AK Parti iktidarının daha 3. ayında ABD Irak’a saldırmıştı. Erdoğan, Türkiye’nin güvenliği için bizim de orada olmamız gerektiğini düşünerek, tezkerenin Meclisten geçmesini istiyordu.
Bir risk görülmediği için de tezkerenin diğer unsuru olan “ABD askerlerinin Türkiye’ye gelmesi” konusunda önemli adımlar atılmıştı.
Ancak 1 Mart 2003 günü TBMM’de yapılan oylamada, AK Parti’den önemli sayıdaki vekilin yanı sıra CHP’nin de “Hayır” oyu kullanması sonucu Kuzey Irak’a Türk askerinin gitmesine izin çıkmadı.
Her ne kadar o oylamada “Hayır” diyenler, “ABD’yi dize getirmiş gaziler” gibi davransa, CHP; “İktidarı kurtardık” açıklamaları yapsa da, aslında ayaklarımıza kurşun sıkmışlardı. Ve yıllar ilerledikçe kangrene dönüşen; en sonunda ayağımızı kestirecek hale getiren bir yara açmışlardı.
Barzani mi engelledi?
Bu meseleyi referandum oyunu ile birlikte sürekli gündeme getiriyorum.
Çünkü 13 yıl boyunca güneyimizde olup bitenleri uzaktan seyrederek bu dayatma ile karşı karşıya kalmamızın sebebi bu tezkeredir.
Öte yandan, Fırat Kalkanı da çok daha önceden planlandığı halde, TSK’daki FETÖ’cü kriptoların, “Aman ha, Suriye bataklığına girersek bir daha çıkamayız” türü raporları yüzünden gerçekleştirilemedi.

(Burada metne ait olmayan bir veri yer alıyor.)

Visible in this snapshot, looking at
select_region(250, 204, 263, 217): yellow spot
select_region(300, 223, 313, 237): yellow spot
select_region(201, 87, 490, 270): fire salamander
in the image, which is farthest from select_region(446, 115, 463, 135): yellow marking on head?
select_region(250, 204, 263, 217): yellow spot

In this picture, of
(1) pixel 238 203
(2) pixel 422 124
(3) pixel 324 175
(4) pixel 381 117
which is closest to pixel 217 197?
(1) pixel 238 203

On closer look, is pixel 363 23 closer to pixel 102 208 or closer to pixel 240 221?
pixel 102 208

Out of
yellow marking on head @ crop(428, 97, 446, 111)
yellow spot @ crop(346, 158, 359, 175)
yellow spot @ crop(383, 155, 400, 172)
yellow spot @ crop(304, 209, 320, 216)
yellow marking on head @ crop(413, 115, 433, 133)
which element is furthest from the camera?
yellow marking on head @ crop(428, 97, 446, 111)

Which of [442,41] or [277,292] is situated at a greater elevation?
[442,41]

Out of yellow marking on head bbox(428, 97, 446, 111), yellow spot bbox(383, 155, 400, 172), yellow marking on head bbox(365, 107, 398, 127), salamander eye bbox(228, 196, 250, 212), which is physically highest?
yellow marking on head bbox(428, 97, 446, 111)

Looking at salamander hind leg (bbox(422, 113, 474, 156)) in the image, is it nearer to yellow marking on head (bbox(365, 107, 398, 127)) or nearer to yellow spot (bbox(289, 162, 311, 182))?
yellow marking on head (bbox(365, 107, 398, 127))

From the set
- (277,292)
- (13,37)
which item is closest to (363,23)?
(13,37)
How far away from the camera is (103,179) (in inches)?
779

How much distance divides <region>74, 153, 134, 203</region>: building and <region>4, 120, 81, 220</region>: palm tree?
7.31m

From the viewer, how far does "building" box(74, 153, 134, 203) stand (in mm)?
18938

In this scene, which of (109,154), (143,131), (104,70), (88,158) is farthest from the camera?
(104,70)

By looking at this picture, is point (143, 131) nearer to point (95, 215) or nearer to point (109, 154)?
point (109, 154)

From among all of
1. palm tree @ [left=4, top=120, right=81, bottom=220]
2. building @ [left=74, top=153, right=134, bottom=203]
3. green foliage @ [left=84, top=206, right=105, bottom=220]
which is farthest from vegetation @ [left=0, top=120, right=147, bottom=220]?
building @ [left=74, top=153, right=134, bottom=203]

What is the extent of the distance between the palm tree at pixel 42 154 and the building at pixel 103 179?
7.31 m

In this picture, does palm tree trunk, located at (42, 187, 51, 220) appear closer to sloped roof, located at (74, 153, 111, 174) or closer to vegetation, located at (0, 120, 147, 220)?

Nitekim 15 Temmuz’dan sonra, TSK’daki bu ifrazat temizlenince, üstelik de “Komutan kalmadı” dedikleri sırada başlatılabilmişti.
Bu hainler, bu harekatı; herhalde kişisel sebeplerle yıllarca engellemedi.
1 Mart Tezkeresi, bu açıdan bakılarak yeniden sorgulanmalıdır.
Mesela Barzani’nin, oylamadan bir hafta önce “Meclis’te 70 adamım var, Türk askeri Kuzey Irak’a giremeyecek” dediği doğru mudur?
Öte yandan, batılı kaynakların bile “Kemalist Sezer ile İslamcı Arınç’ı bir araya getiren tuhaf ittifak” şeklinde dikkat çektiği bu engelleme motivasyonu nedir?
15 günde ne değişti?
Kafaları karıştıran bir husus da şudur.
Bu oylamadan sadece 15 gün sonra 59. Hükümeti kuran Başbakan Erdoğan’ın ilk işi tezkereyi tekrar meclise getirmek oldu ve 20 Mart’ta onaylandı.
Ancak Bush, “Kürt dostlarımız Türk askerini K. Irak’ta istemiyor” diyerek Irak’a gitmemize izin vermemiştir.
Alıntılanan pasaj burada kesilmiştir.